● Given text:
For my need, it was/is based on public-friendly commercial service (OK, videogames) which other users may/will see the username, but the design requires that it has to go through profanity filter to reject offensive username. The sad part about this is the classic "clbuttic" issue will most likely occur since usernames are usually single word (up to N characters) of sometimes multiple words concatenated... Again, Microsoft's cognitive service will not flag "Assist" as Text.HasProfanity=true but may flag one of the categories probability to be high.
As the OP inquires, what about "a$$", here's a result when I passed it through the filter:, as you can see, it has determined it's not profane, but it has high probability that it is, so flags as recommendations of reviewing (human interactions).
When probability is high, I can either return back "I'm sorry, that name is already taken" (even if it isn't) so that it is less offensive to anti-censorship persons or something, if we don't want to integrate human review, or return "Your username have been notified to the live operation department, you may wait for your username to be reviewed and approved or chose another username". Or whatever...
By the way, the cost/price for this service is quite low for my purpose (how often does the username gets changed?), but again, for OP maybe the design demands more intensive queries and may not be ideal to pay/subscribe for ML-services, or cannot have human-review/interactions. It all depends on the design... But if design does fit the bill, perhaps this can be OP's solution.
If interested, I can list the cons in the comment in the future.
Once you have a good MYSQL table of some bad words you want to filter (I started with one of the links in this thread), you can do something like this:
$errors = array(); //Initialize error array (I use this with all my PHP form validations)
$SCREENNAME = mysql_real_escape_string($_POST['SCREENNAME']); //Escape the input data to prevent SQL injection when you query the profanity table.
$ProfanityCheckString = strtoupper($SCREENNAME); //Make the input string uppercase (so that 'BaDwOrD' is the same as 'BADWORD'). All your values in the profanity table will need to be UPPERCASE for this to work.
$ProfanityCheckString = preg_replace('/[_-]/','',$ProfanityCheckString); //I allow alphanumeric, underscores, and dashes...nothing else (I control this with PHP form validation). Pull out non-alphanumeric characters so 'B-A-D-W-O-R-D' shows up as 'BADWORD'.
$ProfanityCheckString = preg_replace('/1/','I',$ProfanityCheckString); //Replace common numeric representations of letters so '84DW0RD' shows up as 'BADWORD'.

● Dataset extract:

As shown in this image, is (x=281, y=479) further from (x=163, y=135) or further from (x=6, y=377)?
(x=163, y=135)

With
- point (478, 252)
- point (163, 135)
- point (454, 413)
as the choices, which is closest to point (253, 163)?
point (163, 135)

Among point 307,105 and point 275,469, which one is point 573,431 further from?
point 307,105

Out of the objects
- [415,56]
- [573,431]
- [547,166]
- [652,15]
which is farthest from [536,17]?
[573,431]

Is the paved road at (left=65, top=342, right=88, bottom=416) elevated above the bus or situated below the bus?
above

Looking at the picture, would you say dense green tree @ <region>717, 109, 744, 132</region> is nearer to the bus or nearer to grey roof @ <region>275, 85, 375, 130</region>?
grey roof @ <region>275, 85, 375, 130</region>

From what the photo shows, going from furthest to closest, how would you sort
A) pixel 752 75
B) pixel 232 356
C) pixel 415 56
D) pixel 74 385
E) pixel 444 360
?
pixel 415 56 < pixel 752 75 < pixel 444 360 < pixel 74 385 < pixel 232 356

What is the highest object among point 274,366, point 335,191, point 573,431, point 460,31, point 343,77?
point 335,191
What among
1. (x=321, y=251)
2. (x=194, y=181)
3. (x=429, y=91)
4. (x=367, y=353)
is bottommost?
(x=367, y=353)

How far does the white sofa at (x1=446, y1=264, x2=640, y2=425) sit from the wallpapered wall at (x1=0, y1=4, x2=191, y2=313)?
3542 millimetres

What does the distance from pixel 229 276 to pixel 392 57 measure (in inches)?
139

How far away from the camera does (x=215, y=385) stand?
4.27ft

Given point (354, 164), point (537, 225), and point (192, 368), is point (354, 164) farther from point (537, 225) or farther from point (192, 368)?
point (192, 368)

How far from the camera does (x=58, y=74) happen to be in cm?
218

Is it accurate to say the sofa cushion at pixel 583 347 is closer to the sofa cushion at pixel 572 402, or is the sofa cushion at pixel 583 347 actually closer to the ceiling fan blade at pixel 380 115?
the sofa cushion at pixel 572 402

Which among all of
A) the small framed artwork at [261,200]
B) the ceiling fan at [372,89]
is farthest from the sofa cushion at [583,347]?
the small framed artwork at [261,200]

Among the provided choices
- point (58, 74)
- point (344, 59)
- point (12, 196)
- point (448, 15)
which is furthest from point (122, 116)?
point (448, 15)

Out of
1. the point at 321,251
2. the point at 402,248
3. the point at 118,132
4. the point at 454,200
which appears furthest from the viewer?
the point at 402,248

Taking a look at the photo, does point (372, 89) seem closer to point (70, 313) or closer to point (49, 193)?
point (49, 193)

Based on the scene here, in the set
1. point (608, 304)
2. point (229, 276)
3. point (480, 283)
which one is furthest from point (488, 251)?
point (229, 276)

---

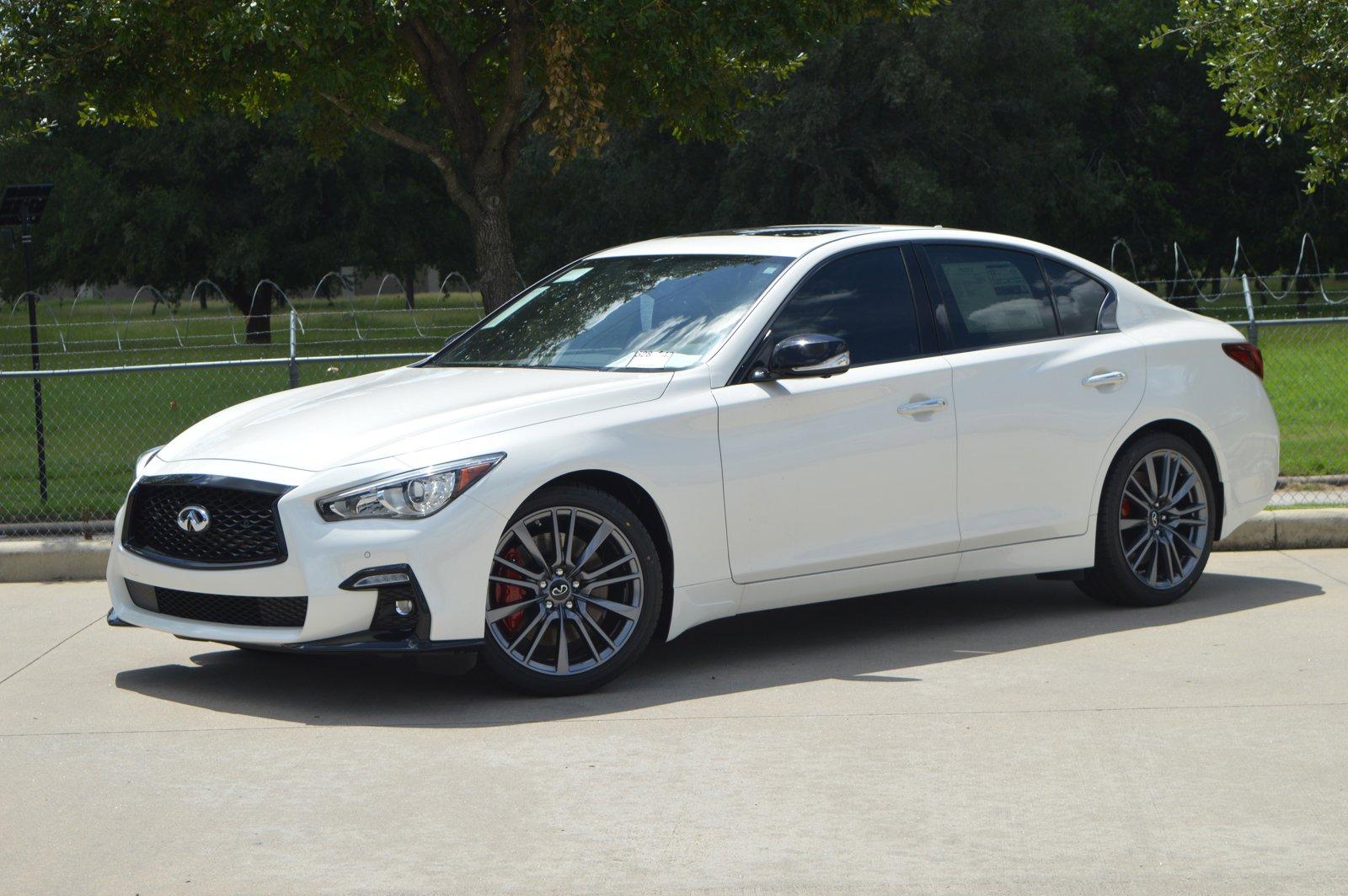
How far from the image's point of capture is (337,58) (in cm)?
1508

● Direction 1:
Summarize the profanity filter text in two sentences.
● Direction 2:
Using the profanity filter text, answer yes or no to each statement and quote the words that settle it. (a) The writer calls the service's price quite high for their purpose. (b) The PHP code converts the input to uppercase. (c) The writer allows spaces in screen names.

● Complete response 1:
A username profanity check for a videogame service can use Microsoft's cognitive service, which may not mark a name like "a$$" as profane but can still give it a high probability and recommend human review. Another approach checks the input against a MySQL table of bad words after escaping it, making it uppercase, removing underscores and dashes, and replacing numbers such as 1 with letters.

● Complete response 2:
(a) No: "the cost/price for this service is quite low for my purpose"
(b) Yes: "Make the input string uppercase"
(c) No: "I allow alphanumeric, underscores, and dashes...nothing else"